━━━━━ Selected excerpt

We're thinking about it constantly. It's an ongoing process. This tour for us is really going to be a survival mission. It's going to be: Get off the bus and onto the stage, take your mask off, put on a show, put your mask on, get back to the bus. No hugging strangers. As a singer, even if I got [fewer] cases of COVID, that would shut down the whole tour. We want to play the shows and get the energy out there and hopefully be a source of healing for people and a source of good times, because everybody's had such a rough couple of years. Also, for a lot of us musicians and crew members, nobody has been able to make a living. So a lot hinges on these shows financially as well.

Were you guys hurting bad financially without shows? Or were you able to float for a little bit?

Well, everybody's financial situation is different individually. The craziest thing is a whole entire half of our revenue was taken from us with the streaming services and YouTube and all these places, because nobody buys records anymore. I mean, there is a section of people who buy vinyl, but nobody buys albums in the numbers they used to, and they still haven't figured out a way to pay artists fairly from streaming platforms. So there's really no other way for artists to make money other than touring — unless you get lucky and get a license or film or commercial thing.

We made this joke to ourselves over the last decade as all of our album sales dried up. We were like, "Well, they'll never take touring from us." And then this pandemic comes and takes touring from us. And we're all just like, "F---, what do we do?" Luckily... with the resurgence of vinyl — that's one cool byproduct of all this digital technology and confusion: that a lot of people still do enjoy buying a piece of vinyl and sitting at home and listening to it. So we've been really grateful for people like that.

━━━━━━━━━━

● Instructions
a - In the interview about touring during the pandemic, what does the singer say took away half of the band's revenue?
b - Continue the interview about touring during the pandemic, starting after its last sentence.
The data after this interview comes from a separate source.

━━━━━ Supplied records

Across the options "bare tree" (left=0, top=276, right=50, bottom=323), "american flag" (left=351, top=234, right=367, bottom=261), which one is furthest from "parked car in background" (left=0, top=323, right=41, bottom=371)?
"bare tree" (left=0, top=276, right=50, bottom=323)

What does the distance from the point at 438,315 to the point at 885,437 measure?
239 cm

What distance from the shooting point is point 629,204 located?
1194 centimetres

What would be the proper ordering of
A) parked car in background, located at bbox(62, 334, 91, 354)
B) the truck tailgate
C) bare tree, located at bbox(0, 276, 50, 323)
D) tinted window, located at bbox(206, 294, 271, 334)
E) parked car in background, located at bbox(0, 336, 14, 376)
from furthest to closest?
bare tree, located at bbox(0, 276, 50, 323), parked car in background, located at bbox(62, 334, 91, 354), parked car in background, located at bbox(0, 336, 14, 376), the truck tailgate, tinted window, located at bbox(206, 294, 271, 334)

━━━━━━━━━━

● Written answers
a - Streaming services and YouTube.

b -
You get into a little bit of the push-pull of new technology on the new album's opener, "Regularly Scheduled Programming," which deals with screen addiction. Why was it important to kick off the record with a song like that?

We're all really suffering from it right now, especially in the pandemic as it pushed us deeper into our devices. We're really being ripped to pieces: Our connection to each other as humans, everybody on Twitter fighting with each other, people watching cable news. And the fact that we talk about it in this way, that there are two sides, like it's a f---ing football match or something, is just so sad. It's such a missed opportunity for humanity to find a middle ground and find connection with people who are different from you.... I think a lot of what I try to sing about and talk about is trying to get people to somehow wake up from that spell and fight for their own independence and their own self-love.

The internal conflict of living in this period of history is pretty prevalent across the record. Was that a through-line for you going in?

Oh, definitely. The technology in so many ways is brilliant. That you can stream all the music in the world in your pocket is such a cool thing. But why can't they pay us fairly? Even technology itself, the way that it's powered is still through f---ing fossil fuel. It's like Jesus f---, the way that we're running the world... we could have all of our technology powered by the sun and the wind. Everything is possible here on Earth, to live this harmonious lifestyle with each other. But the greed is f---ing killing us. And the thing that blows my mind is I don't understand why the one percent can't realize that if it keeps going at this rate, they're not going to have anywhere or anybody to make money off of, because we're all going to be dead.

Even with those dire circumstances, the album ends on a pretty hopeful note with "Never Could Get Enough."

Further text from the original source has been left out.